GO RED SOX! YOU ROX! ALSO YOU ARE NOT ABOUT TO WIN ANY SPELLING BEES!

Hello. Did you know the Red Sox are so awesome, I ALMOST paid full-price for a Red Sox t-shirt this weekend? True story.

Here are some of the things said by my children this past week (I realize they are also Paul’s children, but if I say “our children” when I’m talking to you, it sounds like I mean the children belonging to you and me–and, unless I am very much mistaken in my memory of the details, that’s misleading) (I’m not saying I think you would actually go, “Wait–those are MY children too??”) (anyway, now I’m going to type what the children said):

  • “The Red SOX play SOCCer, right?” (Me: “No, they play…”) “Do they play BASKETBALL?” (Me: “No, they play baseball.”) “No they don’t! I remember that it’s NOT baseball.”
  • “Do they actually wear red socks?”
  • “Wait. I thought ‘socks’ was ‘s-o-c-k-s.'” (Me: “It…”) “Is ‘s-o-x’ ONE sock?” (Me: “It’s…”) “Do they wear ONE red sock?” (Me: *swigging wine*)
  • “Series of WHAT?”
  • “What are the other choices for Best Team?”
  • “So they beat EVERY TEAM IN THE WORLD?” (Me: “No, they…”) “But it’s the WORLD series.” (Me: *headache*)
  • “Who’s Matt Sooie?”

**Data shown:**

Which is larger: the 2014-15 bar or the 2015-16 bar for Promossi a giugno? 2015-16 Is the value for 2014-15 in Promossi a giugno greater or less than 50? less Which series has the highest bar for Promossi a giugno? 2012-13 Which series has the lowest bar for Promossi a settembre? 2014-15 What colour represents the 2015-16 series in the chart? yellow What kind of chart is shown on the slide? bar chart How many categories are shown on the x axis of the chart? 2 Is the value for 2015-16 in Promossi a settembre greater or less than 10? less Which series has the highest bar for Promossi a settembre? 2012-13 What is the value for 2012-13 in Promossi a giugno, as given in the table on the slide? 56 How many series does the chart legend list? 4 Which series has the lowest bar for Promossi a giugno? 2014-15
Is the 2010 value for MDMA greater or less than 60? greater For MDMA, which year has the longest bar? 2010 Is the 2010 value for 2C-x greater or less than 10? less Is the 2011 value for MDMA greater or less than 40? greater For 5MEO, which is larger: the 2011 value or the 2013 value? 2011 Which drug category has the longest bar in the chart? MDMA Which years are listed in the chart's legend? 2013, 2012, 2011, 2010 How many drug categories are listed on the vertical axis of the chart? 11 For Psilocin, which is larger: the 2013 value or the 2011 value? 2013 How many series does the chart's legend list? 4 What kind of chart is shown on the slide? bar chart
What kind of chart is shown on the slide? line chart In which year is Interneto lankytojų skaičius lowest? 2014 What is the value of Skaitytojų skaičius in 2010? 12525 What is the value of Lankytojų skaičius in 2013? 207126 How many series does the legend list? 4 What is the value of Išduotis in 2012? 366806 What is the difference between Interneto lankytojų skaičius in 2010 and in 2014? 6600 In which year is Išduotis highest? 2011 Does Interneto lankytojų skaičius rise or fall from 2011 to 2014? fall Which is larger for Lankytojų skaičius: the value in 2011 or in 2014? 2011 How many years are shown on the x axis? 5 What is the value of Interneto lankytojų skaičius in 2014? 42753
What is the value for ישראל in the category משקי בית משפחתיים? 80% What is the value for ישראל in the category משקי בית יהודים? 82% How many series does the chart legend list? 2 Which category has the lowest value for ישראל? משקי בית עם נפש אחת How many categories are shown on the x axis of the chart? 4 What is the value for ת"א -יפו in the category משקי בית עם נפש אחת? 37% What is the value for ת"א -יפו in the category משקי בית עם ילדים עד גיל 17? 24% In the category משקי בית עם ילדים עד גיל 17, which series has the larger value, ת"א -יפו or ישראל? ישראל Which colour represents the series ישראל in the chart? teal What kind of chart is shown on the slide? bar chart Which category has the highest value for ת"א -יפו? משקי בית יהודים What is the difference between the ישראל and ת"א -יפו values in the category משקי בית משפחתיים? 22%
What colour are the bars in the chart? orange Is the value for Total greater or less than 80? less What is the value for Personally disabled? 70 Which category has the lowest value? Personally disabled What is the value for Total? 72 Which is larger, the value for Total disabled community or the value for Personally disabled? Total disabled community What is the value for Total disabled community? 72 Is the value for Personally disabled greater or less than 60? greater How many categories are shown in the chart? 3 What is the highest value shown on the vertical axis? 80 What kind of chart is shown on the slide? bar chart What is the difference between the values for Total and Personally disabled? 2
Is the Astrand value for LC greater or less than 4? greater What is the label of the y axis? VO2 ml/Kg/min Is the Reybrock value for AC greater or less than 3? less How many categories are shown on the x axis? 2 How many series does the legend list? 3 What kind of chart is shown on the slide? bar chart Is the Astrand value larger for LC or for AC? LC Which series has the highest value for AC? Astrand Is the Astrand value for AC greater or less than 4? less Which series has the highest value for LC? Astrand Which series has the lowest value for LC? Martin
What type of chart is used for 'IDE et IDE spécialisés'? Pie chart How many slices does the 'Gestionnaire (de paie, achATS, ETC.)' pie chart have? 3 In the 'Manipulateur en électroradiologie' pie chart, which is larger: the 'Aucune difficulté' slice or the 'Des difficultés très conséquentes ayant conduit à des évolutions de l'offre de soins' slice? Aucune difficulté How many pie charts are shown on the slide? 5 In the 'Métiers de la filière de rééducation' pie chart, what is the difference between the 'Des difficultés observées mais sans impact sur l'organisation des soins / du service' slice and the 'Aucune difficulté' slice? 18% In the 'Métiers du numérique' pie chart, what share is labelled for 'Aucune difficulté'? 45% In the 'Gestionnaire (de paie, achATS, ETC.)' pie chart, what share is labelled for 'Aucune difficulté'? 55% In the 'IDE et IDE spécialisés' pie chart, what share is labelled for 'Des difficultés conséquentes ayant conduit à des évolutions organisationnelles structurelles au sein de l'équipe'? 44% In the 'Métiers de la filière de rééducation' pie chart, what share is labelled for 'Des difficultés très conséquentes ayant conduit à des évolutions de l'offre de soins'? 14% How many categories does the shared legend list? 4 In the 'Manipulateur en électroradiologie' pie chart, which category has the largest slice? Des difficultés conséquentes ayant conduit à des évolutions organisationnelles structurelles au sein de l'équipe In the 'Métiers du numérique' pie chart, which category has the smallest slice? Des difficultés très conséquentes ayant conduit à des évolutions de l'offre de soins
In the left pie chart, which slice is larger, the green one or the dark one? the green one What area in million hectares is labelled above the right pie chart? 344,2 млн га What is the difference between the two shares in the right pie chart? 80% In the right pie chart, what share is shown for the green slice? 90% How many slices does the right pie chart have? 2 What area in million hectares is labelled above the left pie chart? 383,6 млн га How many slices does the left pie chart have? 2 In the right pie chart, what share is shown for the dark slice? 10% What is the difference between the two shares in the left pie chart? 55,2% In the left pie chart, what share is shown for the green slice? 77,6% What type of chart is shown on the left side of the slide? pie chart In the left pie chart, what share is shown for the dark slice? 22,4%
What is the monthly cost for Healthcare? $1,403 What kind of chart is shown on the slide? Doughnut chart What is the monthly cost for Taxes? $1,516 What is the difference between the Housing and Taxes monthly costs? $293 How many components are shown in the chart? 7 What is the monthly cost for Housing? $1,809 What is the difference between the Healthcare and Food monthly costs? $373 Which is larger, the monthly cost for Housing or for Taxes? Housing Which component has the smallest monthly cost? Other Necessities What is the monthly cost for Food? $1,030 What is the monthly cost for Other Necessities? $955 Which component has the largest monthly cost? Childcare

**Task instructions:** Reproduce the passage from the Red Sox post above, starting at the words "Here are some" and ending after the words "(Me: *swigging wine*)".

**Solution for this task:**
Here are some of the things said by my children this past week (I realize they are also Paul’s children, but if I say “our children” when I’m talking to you, it sounds like I mean the children belonging to you and me–and, unless I am very much mistaken in my memory of the details, that’s misleading) (I’m not saying I think you would actually go, “Wait–those are MY children too??”) (anyway, now I’m going to type what the children said):

  • “The Red SOX play SOCCer, right?” (Me: “No, they play…”) “Do they play BASKETBALL?” (Me: “No, they play baseball.”) “No they don’t! I remember that it’s NOT baseball.”
  • “Do they actually wear red socks?”
  • “Wait. I thought ‘socks’ was ‘s-o-c-k-s.'” (Me: “It…”) “Is ‘s-o-x’ ONE sock?” (Me: “It’s…”) “Do they wear ONE red sock?” (Me: *swigging wine*)